When I had first met Fahim Munaim, my heart had sunk. I was in my late teens, studying at North South University and had managed to get a part-time job, writing for the Culture (now the Arts and Entertainment) section of the Daily Star. Fahim sir, the then Managing Editor, looked stern and a little serious for my liking.
"You are going to have a lot on your plate. Can you manage?" he asked. "You'll have to balance your classes and your daily assignments here. So think about it." "Oh no!" I remember thinking to myself. "Am I going to be stuck with another dad, and that too at work?" I could see my dreams of 'being all grown up and attending office' shattering!

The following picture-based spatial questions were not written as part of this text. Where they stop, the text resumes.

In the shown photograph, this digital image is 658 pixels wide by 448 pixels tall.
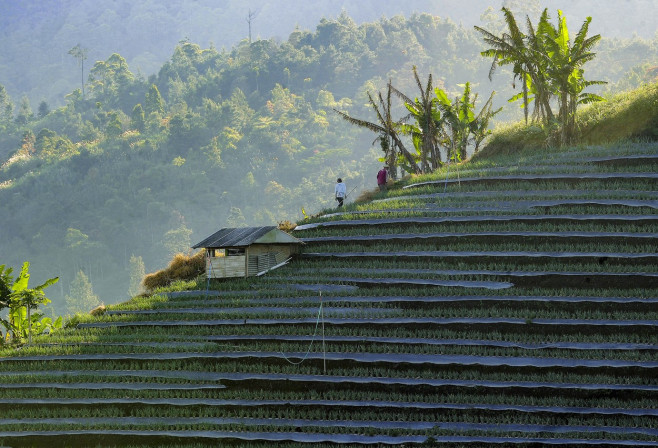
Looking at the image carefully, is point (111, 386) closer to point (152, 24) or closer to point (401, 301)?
point (401, 301)

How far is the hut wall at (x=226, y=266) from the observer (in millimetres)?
25141

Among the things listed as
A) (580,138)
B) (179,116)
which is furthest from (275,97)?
(580,138)

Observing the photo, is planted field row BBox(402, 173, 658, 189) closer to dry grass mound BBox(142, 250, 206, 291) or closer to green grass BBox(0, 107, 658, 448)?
green grass BBox(0, 107, 658, 448)

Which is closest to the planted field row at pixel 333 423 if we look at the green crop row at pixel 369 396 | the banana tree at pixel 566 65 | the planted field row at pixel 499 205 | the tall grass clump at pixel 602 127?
the green crop row at pixel 369 396

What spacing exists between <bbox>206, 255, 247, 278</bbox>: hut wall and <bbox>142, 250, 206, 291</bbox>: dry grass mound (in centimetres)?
288

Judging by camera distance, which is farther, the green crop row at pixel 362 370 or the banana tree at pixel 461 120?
the banana tree at pixel 461 120

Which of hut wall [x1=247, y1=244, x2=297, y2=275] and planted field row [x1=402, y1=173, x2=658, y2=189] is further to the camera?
planted field row [x1=402, y1=173, x2=658, y2=189]

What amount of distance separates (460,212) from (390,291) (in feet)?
14.7

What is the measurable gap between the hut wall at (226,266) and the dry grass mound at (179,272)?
288 centimetres

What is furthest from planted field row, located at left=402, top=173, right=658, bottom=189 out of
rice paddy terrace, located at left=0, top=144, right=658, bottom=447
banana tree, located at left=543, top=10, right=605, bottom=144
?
banana tree, located at left=543, top=10, right=605, bottom=144

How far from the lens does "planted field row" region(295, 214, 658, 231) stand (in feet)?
78.8

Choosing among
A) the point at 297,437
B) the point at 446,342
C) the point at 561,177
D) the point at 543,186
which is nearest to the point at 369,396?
the point at 297,437

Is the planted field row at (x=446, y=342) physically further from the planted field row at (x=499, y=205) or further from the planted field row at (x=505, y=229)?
the planted field row at (x=499, y=205)

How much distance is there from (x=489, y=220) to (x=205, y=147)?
66347 mm
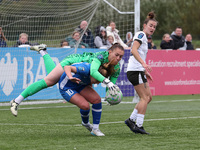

Well, he wasn't my dad for sure, but he was no less than a father, a guardian and a mentor. He was always there for the reporters and the graphics team, with new ideas, solutions and new sets of jokes!
Our weekly meetings would begin with a comic story and an anecdote or two. Of course, each of us would also be grilled for missing out on our deadlines, ending with encouraging words to come up with stories and fun ideas for the paper.
I remember how he loved chocolates! It was my 22nd birthday and I was happily sharing chocolate cakes with everyone on the floor, at the Kawran Bazaar office. I took two big slices of cake for Fahim sir (as he loved chocolate) and took the plate to his room. "Oh no! No cake for me please!" he said. "My wife will kill me if she sees me eating this!" I left the cake on his table, asking him to have as much as he could. After an hour or so, I went back to his office to show him the final edit of the page and much to my surprise; I found the plate (on which the cake previously sat) sparkling clean! "I finished both the slices," said dear old Fahim sir. "Next time, Elita, please don't bring cakes and chocolates for me!"
After I had graduated from NSU, it was Fahim sir who called me to his office and congratulated me. "You are now starting a new chapter," I remember him saying. "You are also doing well with your stories. Don't think that Fahim 'bhai' does not notice! I think you must stick to this profession and develop yourself further. Let me know if I can help."
Even after he had moved on to a private television, we had kept in touch, as had many of his colleagues who loved and respected him. We would discuss music, TV presentations and so much more.
Over the years, Fahim Munaim became a friend from the frightening boss that I had (falsely) thought him to be!
He passed away of cardiac arrest in the early hours of June 1, 2016 in his own home, in Gulshan 2.
"Elita tumi to ekhon star hoye gecho! Amadero mone rekho!" (Elita, don't forget us, now that you have become a star!) - this is what he would say every time we met the last few years.
Fahim sir, stay well wherever you are. May the Almighty give us all the strength to bear with this unbearable pain.